--- Start of Selected excerpt ---
Web Scraping
Totalum allows you to scrape web pages and extract structured data from them using the Totalum API or SDK. The web scraping service supports multiple output formats, anti-bot bypass, JavaScript rendering, presets for popular platforms, and AI-powered data extraction.
📚 Setup Required: For installation and usage of the Totalum SDK or API, see the Installation Guide.
Scrape a web page
Use Case:
Scrape any web page and get its content in a specific format (text, markdown, HTML, JSON, etc.). This is useful when you need to read the content of a website programmatically.
const result = await totalumClient.scrapping.scrape({
url: 'https://example.com',
format: 'markdown' // 'raw' | 'json' | 'text' | 'markdown' | 'clean_html'
});
const pageContent = result.data.content;
console.log(pageContent);
Scrape with JavaScript rendering
Some websites load their content dynamically using JavaScript. Use render_js to render the page before scraping.
const result = await totalumClient.scrapping.scrape({
url: 'https://example.com/dynamic-page',
format: 'text',
render_js: true, // renders JavaScript before scraping
wait_for_selector: '.main-content', // optional: wait until this CSS selector appears
rendering_wait: 3000 // optional: wait 3 seconds after page load
});
const pageContent = result.data.content;
Scrape using a preset for popular platforms
Presets automatically configure the optimal scraping settings for popular websites. Available presets: google, amazon, instagram, linkedin, twitter, youtube, ebay, walmart.
--- End of Selected excerpt ---
# Tasks and exercises
1. From the Totalum web scraping page, copy the part that opens with the words containing "Scrape a web" and closes with "a website programmatically.".
2. According to the Totalum web scraping page, why would you turn on render_js when scraping? Answer in one to three sentences.
3. Turn the paragraph of the Totalum web scraping page that begins "Totalum allows you to scrape web pages" into a short bulleted list that keeps its main facts.
--- Start of Extracted information ---
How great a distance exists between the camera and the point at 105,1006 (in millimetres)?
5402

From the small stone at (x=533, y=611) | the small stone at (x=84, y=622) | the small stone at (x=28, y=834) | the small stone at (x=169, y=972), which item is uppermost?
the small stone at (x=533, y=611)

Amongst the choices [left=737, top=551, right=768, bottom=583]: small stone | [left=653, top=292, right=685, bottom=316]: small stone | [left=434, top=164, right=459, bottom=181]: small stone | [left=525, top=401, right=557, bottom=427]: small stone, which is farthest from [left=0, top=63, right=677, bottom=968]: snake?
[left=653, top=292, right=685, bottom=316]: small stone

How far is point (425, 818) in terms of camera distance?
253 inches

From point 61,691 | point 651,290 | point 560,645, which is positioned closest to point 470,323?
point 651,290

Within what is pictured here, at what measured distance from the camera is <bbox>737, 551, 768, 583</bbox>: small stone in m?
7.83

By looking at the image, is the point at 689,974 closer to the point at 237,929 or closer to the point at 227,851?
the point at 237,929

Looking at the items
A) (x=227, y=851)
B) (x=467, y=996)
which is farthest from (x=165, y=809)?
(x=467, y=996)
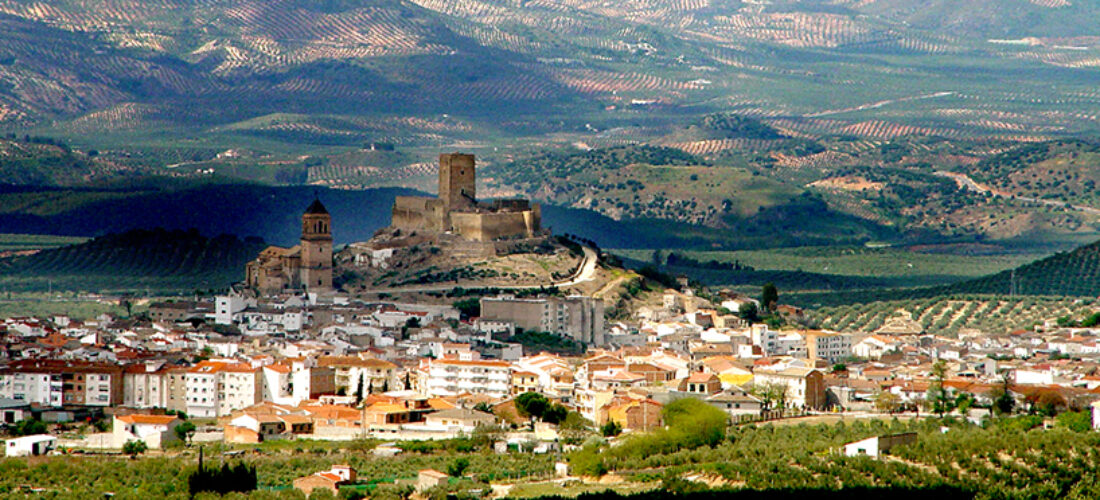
--- End of Extracted information ---
# Written responses
1.
Scrape a web page
Use Case:
Scrape any web page and get its content in a specific format (text, markdown, HTML, JSON, etc.). This is useful when you need to read the content of a website programmatically.

2. Some websites load their content dynamically using JavaScript. Setting render_js renders the page first, so the scrape picks up that content.

3.
- Totalum can scrape web pages and extract structured data from them.
- It works through the Totalum API or SDK.
- The service supports multiple output formats.
- It offers anti-bot bypass.
- It can render JavaScript.
- It has presets for popular platforms.
- It provides AI-powered data extraction.